交通死亡事故の損害賠償額を計算する場合は、請求できる損害の項目を漏れなく挙げていくことが必要です。
交通事故により死亡した場合に発生した損害のことを「人身損害」といいます。
人身損害は、「財産的損害」と「精神的損害」に分けられます。
「財産的損害」とは、交通事故により被害者が死亡したことにより発生した財産上の損害をいます。財産的損害は、さらに「積極損害」と「消極損害」に分けられます。
「積極損害」とは、交通事故により被害者が死亡した場合に、支払いを余儀なくされた金額のことです。
項目としては、事故後死亡するまでにかかった治療費、付添看護費、通院交通費、死亡した場合の葬儀費、損害賠償請求関係費、弁護士費用などがあります。
「消極損害」とは、交通事故により被害者が死亡した場合に、被害者が得られなくなった金額です。
項目としては、死亡逸失利益があります。
死亡逸失利益とは、被害者が交通事故によって死亡したことによって、将来労働により得られたはずの収入を得られなくなったために失われる利益のことです。
「精神的損害」とは、交通事故によって被害者や遺族が受けた苦痛、悲嘆等をいいます。
精神的損害を緩和するために支払われるのが慰謝料です。
被害者本人の慰謝料は、死亡事故の場合相続人が請求することができます。また、被害者本人の慰謝料とは別に、配偶者などの近親者は、固有の慰謝料を請求することができます。
では、上述した主な損害賠償の項目である治療費、付添看護費、通院交通費、葬儀費、損害賠償請求関係費、弁護士費用、死亡逸失利益、慰謝料の具体的な金額がどの程度になるかをみていきましょう。なお、弁護士が依頼を受けて交渉や裁判を行う場合、損害賠償額の算定については、日弁連交通事故相談センターが出している書籍「民事交通事故訴訟損害賠償算定基準」(通称「赤い本」と言います)を使用しますので、以下の金額も右書籍に基づいています。
治療費
死亡するまでにかかった治療費や入院費など、必要かつ相当な実費全額が認められます。
付添看護費
入院中に付添看護が必要な場合は、そのためにかかった費用が認められます。職業付添人
の場合は実費残額、近親者付添人の場合は1日につき6,500円が目安となります。
通院交通費
被害者が通院に要した交通費が認められます。症状によりタクシー利用が相当とされる場
合以外は電車・バスの料金、自家用車の場合は実費相当額(ガソリン代など)となります。
また、近親者が被害者の付添のために要した交通費や宿泊費も損害として認められる場合
もあります。裁判例をみると、被害者の症状が重篤であったり、近親者が遠方から来ている場合などに認められる傾向にあります。
葬儀費
原則150万円で、それを下回る場合は実際に支出した額となります。
損害賠償請求関係費
損害賠償を請求する際には、診断書、診療報酬明細書、交通事故証明書等の資料が必要に
なります。
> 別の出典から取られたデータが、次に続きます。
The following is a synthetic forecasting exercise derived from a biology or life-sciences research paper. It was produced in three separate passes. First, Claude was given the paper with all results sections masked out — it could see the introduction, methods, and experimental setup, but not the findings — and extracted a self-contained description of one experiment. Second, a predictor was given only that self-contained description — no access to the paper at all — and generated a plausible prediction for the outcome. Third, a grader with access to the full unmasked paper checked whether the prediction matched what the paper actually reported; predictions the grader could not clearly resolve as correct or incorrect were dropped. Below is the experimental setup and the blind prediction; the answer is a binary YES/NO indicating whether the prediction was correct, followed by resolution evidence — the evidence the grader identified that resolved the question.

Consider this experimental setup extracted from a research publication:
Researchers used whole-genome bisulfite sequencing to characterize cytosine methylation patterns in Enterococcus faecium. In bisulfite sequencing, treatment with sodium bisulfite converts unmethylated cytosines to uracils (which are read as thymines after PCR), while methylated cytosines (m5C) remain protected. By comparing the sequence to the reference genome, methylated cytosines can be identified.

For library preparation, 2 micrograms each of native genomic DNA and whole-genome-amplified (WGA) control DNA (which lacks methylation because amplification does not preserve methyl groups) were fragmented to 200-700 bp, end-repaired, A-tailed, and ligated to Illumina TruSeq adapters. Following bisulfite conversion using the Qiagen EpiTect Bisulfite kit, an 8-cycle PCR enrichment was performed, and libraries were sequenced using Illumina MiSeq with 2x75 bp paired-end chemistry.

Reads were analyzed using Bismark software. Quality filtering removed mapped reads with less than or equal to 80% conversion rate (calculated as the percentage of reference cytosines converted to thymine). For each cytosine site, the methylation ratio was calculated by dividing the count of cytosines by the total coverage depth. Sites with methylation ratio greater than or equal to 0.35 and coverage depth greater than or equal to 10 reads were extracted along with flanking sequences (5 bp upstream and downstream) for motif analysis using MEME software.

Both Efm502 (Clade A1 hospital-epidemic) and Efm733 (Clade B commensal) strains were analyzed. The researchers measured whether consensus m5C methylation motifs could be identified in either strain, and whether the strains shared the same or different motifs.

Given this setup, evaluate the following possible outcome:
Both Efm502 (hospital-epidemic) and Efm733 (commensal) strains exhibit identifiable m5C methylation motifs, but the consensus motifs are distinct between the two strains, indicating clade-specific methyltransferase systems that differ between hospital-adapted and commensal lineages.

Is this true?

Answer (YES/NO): NO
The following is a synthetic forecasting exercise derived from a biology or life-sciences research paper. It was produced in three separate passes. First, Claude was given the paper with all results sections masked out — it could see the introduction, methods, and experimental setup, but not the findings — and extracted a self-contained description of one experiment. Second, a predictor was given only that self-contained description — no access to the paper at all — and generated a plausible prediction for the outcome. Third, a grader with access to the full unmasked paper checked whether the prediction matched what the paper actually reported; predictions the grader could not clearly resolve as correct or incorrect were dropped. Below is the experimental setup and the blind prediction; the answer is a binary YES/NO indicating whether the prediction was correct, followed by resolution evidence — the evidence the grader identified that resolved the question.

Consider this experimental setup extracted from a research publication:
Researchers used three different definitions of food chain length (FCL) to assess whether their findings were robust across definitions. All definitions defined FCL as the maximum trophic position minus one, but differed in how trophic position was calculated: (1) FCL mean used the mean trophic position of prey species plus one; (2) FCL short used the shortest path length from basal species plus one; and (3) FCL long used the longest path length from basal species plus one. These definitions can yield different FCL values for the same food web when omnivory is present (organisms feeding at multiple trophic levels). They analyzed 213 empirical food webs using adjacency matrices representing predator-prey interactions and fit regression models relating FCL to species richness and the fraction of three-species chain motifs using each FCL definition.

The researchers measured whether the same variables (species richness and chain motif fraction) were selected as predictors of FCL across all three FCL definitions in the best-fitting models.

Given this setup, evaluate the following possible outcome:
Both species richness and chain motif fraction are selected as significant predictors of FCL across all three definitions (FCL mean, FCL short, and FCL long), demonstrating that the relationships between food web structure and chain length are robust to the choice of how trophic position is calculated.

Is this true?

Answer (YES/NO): YES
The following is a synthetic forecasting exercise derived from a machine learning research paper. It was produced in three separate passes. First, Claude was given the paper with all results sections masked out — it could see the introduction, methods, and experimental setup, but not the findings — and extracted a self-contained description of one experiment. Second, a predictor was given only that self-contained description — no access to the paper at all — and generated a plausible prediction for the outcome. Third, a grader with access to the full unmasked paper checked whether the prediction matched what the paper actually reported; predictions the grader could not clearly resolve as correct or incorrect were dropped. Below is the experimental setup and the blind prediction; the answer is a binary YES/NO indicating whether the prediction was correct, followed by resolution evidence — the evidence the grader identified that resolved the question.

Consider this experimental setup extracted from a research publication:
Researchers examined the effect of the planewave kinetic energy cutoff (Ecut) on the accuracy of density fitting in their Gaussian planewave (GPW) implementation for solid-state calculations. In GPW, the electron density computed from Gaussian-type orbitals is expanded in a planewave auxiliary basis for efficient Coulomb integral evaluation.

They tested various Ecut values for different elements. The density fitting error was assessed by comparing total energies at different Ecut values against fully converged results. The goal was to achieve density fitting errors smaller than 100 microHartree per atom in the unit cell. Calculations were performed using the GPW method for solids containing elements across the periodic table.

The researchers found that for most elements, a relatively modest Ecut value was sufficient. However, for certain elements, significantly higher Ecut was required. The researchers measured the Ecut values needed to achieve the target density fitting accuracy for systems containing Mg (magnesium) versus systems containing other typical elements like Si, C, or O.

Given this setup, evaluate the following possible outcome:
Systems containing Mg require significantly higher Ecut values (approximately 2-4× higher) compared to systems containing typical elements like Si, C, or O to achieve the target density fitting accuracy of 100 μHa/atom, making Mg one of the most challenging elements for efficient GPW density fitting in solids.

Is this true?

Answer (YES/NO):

それらの文書を取得するためにかかった費用は、必要かつ相当な範囲で認めら
れます。
弁護士費用
弁護士に依頼し裁判で損害賠償を請求した場合、請求認容額の10%程度が認められます。
これは実際にかかった弁護士費用とは無関係です。
死亡逸失利益
下記の計算式で算定されます。
基礎収入×(1-生活費控除率)×就労可能年数に対応するライプニッツ係数
基礎収入とは、交通事故に遭い死亡しなければ将来労働により得られたであろう収入です。
生活費控除とは、生きていれば必要であったはずの生活費分を、基礎収入から差し引くことです。生活費の控除率の目安は、被害者が一家の支柱で被扶養者が1人の場合40%、一家の支柱で被扶養者2人以上の場合30%、女性(主婦、独身、幼児等含む)の場合30%、男性(独身、幼児等含む)の場合50%です。
就労可能年数は、原則として67歳までとします。
ただし、職種、能力、地位等によって、67歳を過ぎても就労することが可能であったと考えられる事情がある場合には、67歳を超えた分についても認められることがあります。
ライプニッツ係数とは、損害賠償の場合、将来受け取るはずであった収入を前倒しで受け取るため、将来の収入時までの年5%の利息を複利で差し引く係数のことをいいます。
慰謝料
被害者が一家の支柱の場合は2800万円、母親・配偶者の場合は2400万円、その他
(子供、成人独身者、高齢者等)の場合は2000万円~2200万円が相場です。
加害者に、故意もしくは重過失(ひき逃げ、無免許、飲酒、著しいスピード違反など)または著しく不誠実な態度等がある場合には、慰謝料が相場より増額されることもあります。